A key player in the Nigerian brewing industry, Champion Breweries reportedly has a 3.58 per cent free float as against the minimum of 20 per cent of the issued and fully paid-up shares for companies on the mainboard.
At the company’s Facts Behind the Figures presentation in October, the managing director, Inalegwu Adoga, hinted at plans to address its free-float deficiency on the Nigerian Exchange Limited (NGX) and issue new shares to the investing public.
Adoga, added, “Today marks a historic moment for Champion Breweries. With the approval of these resolutions, we are not only ensuring compliance with regulatory requirements but also setting the stage for an exciting future.
“These steps will allow us to enhance our operational capacity and unlock significant growth opportunities for our stakeholders.”
A free float, also known as a public float, refers to the shares of a company that can be publicly traded and are not restricted.
“These approvals represent a bold and necessary step for Champion Breweries as we position ourselves for the next phase of growth. With the backing of our shareholders, we are well-equipped to enhance our operational capacity, meet regulatory requirements, and deliver exceptional value to all our stakeholders.

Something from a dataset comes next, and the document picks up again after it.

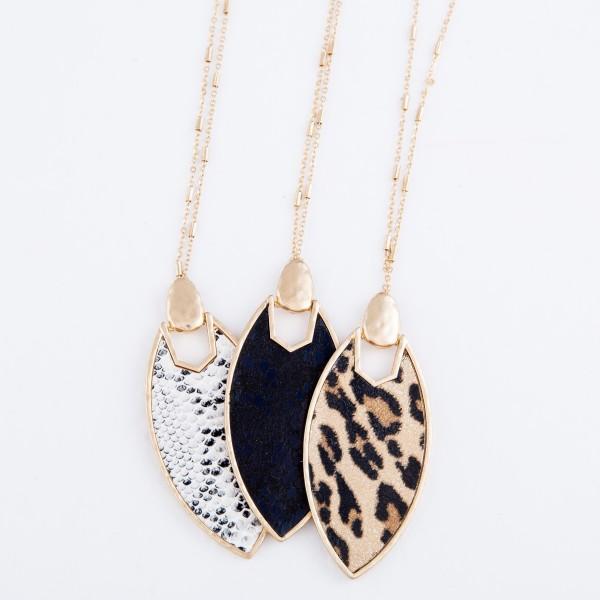 "Long Necklace Featuring Metal Encased Leopard Print Pendant.  - Pendant 3""  - Approximately 38"" L  - 3"" Adjustable Extender"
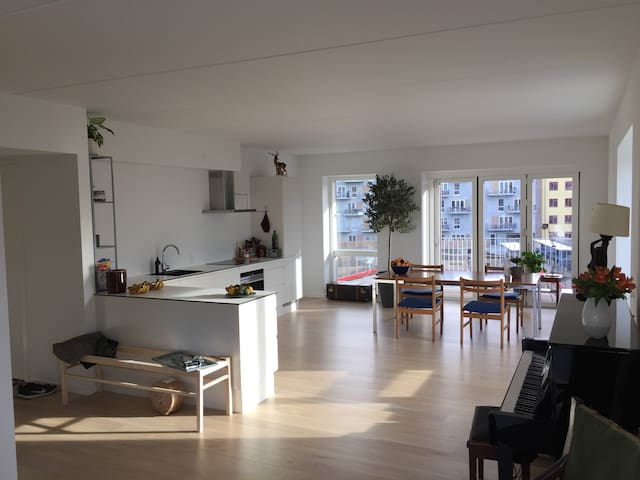 Bright room in large, modern apartement.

“This marks the beginning of an exciting new chapter in our journey,” the company’s chairman, Imo-Abasi Jacob, said.
In June, The ICIR reported that a global beverage giant, Heineken International, sold off its 100 per cent stake in Champion Breweries.
In October, the company hinted at the plans to issue new shares to the investing public to address its free-float deficiency on the Nigerian stock market.
To remain listed on the Nigerian stock market, the company has to galvanise shareholder value by ensuring it meets the free float requirement.
The ICIR can report that Champion Breweries plunged into a financial loss in its half-year 2024 results.
It posted a loss after tax of N386.66 million, from a profit position of N29.03 million, mainly due to a foreign exchange revaluation loss of N910.73 million.
In 2023, Champion Breweries’ financial performance revealed a marginal decline across its profit lines, The ICIR reported.
It posted a revenue decline of N12.70 billion in 2023 from N12.29 billion in 2022 and a gross profit of N5.07 billion from N5.81 billion.
Its operating profit significantly dropped to N603.97 million from N2.27 billion, profit before tax to N445.34 million from N2.25 billion, and profit after tax to N370.56 million from N1.41 billion.